A prototype system combines a polar prospecting rover and a drill specifically designed to penetrate the harsh lunar soil. The rover's system demonstrates small-scale oxygen production from regolith. A similar rover could search for water ice and volatile gases such as hydrogen, helium, and nitrogen, in the permanently shadowed craters of the moon's poles. Carnegie Mellon University of Pittsburgh built the rover, which carries equipment known as the Regolith and Environment Science and Oxygen and Lunar Volatile Extraction.

Larger, complementary systems that might produce oxygen from soil on an outpost-sized scale are known as ROxygen and the Precursor ISRU Lunar Oxygen Testbed, or PILOT.

A NASA-developed robotic excavator known as Cratos collected soil for the ROxygen system. Also tested was an excavator developed by Lockheed Martin of Denver that uses a bucket drum to collect and deliver soil to PILOT.

Other tested concepts include a new lunar wheel Michelin North America of Greenville, S.C. developed; a lunar sample coring drill the Northern Centre for Advanced Technology in Canada developed for NASA with support from the Canadian Space Agency, or CSA; and a night vision camera called TriDAR for the rover's navigation and drill site selection. Neptec in Canada developed the camera with support from CSA.

Additional instruments that were field tested will be used to improve understanding of minerals found on the moon. They include a Mossbauer spectrometer from NASA's Johnson Space Center in Houston and the University of Mainz in Germany; an X-ray diffraction unit called mini CheMIN from NASA's Ames Research Center at Moffett Field, Calif., and the Los Alamos National Laboratory in New Mexico; and a handheld Raman spectrometer CSA provided.
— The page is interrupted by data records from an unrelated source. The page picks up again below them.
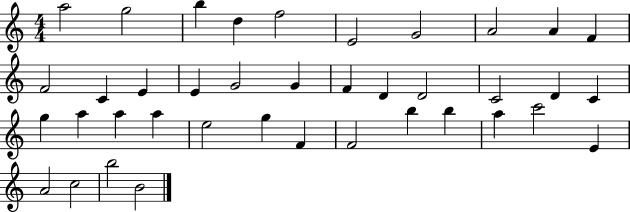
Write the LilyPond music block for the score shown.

{
  \clef treble
  \numericTimeSignature
  \time 4/4
  \key c \major
  a''2 g''2 | b''4 d''4 f''2 | e'2 g'2 | a'2 a'4 f'4 | \break f'2 c'4 e'4 | e'4 g'2 g'4 | f'4 d'4 d'2 | c'2 d'4 c'4 | \break g''4 a''4 a''4 a''4 | e''2 g''4 f'4 | f'2 b''4 b''4 | a''4 c'''2 e'4 | \break a'2 c''2 | b''2 b'2 | \bar "|."
}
CSA also provided a utility support vehicle from Ontario Drive Gear for personnel and hardware transportation on site as well as to evaluate mobility attributes for future human and project-related lunar mobility platforms. Representatives of the German Space Agency demonstrated an autonomous mole drill technology developed for Mars exploration that might be used in future lunar robotic missions.

In addition to tests in laboratories and rock yards, NASA conducts tests at sites around the world known as analogs because they simulate the moonscape and other extreme environments. These analog activities take place in remote field locations where NASA can evaluate the interactions of multiple mission systems relating to mobility, infrastructure, and effectiveness in harsh climates. Hawaii's volcanic terrain, rock distribution and soil materials provide a high-quality simulation of the moon's polar region. Early demonstrations provide valuable information for subsequent hardware and mission concept development.